IEEE Trans Pattern Anal Mach Intell. 2011 Jun;33(6):1161-74. doi: 10.1109/TPAMI.2010.174.
We propose a convex formulation for silhouette and stereo fusion in 3D reconstruction from multiple images. The key idea is to show that the reconstruction problem can be cast as one of minimizing a convex functional, where the exact silhouette consistency is imposed as convex constraints that restrict the domain of feasible functions. As a consequence, we can retain the original stereo-weighted surface area as a cost functional without heuristic modifications of this energy by balloon terms or other strategies, yet still obtain meaningful (non-empty) reconstructions which are guaranteed to be silhouette-consistent. We prove that the proposed convex relaxation approach provides solutions that lie within a bound of the optimal solution. Compared to existing alternatives, the proposed method does not depend on initialization and leads to a simpler and more robust numerical scheme for imposing silhouette consistency obtained by projection onto convex sets. We show that this projection can be solved exactly using an efficient algorithm. We propose a parallel implementation of the resulting convex optimization problem on a graphics card. Given a photo-consistency map and a set of image silhouettes, we are able to compute highly accurate and silhouette-consistent reconstructions for challenging real-world data sets. In particular, experimental results demonstrate that the proposed silhouette constraints help to preserve fine-scale details of the reconstructed shape. Computation times depend on the resolution of the input imagery and vary between a few seconds and a couple of minutes for all experiments in this paper.

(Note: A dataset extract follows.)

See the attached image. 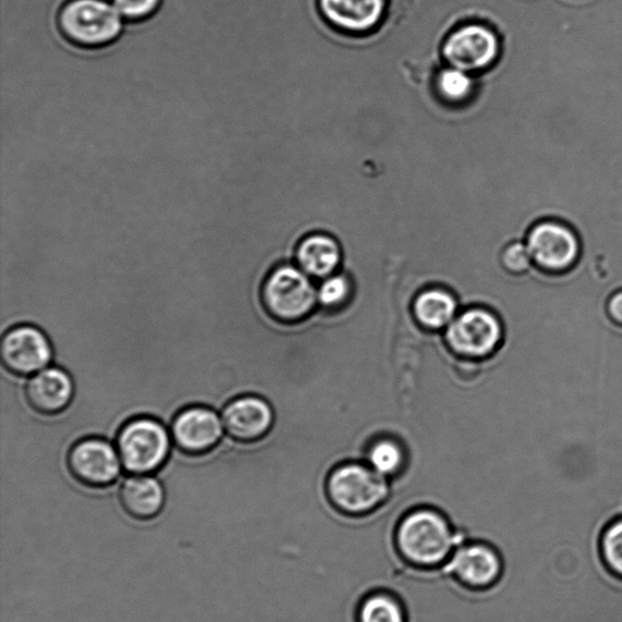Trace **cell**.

我们提出了一种用于从多幅图像进行 3D 重建的轮廓和立体融合的凸优化公式。其核心思想是证明重建问题可以被归结为最小化一个凸函数的问题,其中精确的轮廓一致性被作为凸约束来施加,这些约束限制了可行函数的定义域。因此,我们可以保留原始的立体加权表面积作为代价函数,而无需通过气球项或其他策略对这个能量进行启发式修改,从而仍然可以获得有意义的(非空)重建,并且这些重建保证是轮廓一致的。我们证明了所提出的凸松弛方法提供的解在最优解的一个界限内。与现有的替代方案相比,所提出的方法不依赖于初始化,并导致一种更简单和更鲁棒的数值方案,用于通过凸集投影来施加轮廓一致性。我们展示了可以使用有效的算法来精确地求解这个投影。我们提出了在图形处理单元上对所得凸优化问题的并行实现。给定一个照片一致性图和一组图像轮廓,我们能够为具有挑战性的真实世界数据集计算出高度精确和轮廓一致的重建。特别是,实验结果表明,所提出的轮廓约束有助于保留重建形状的细粒度细节。计算时间取决于输入图像的分辨率,对于本文中的所有实验,计算时间在几秒钟到几分钟之间变化。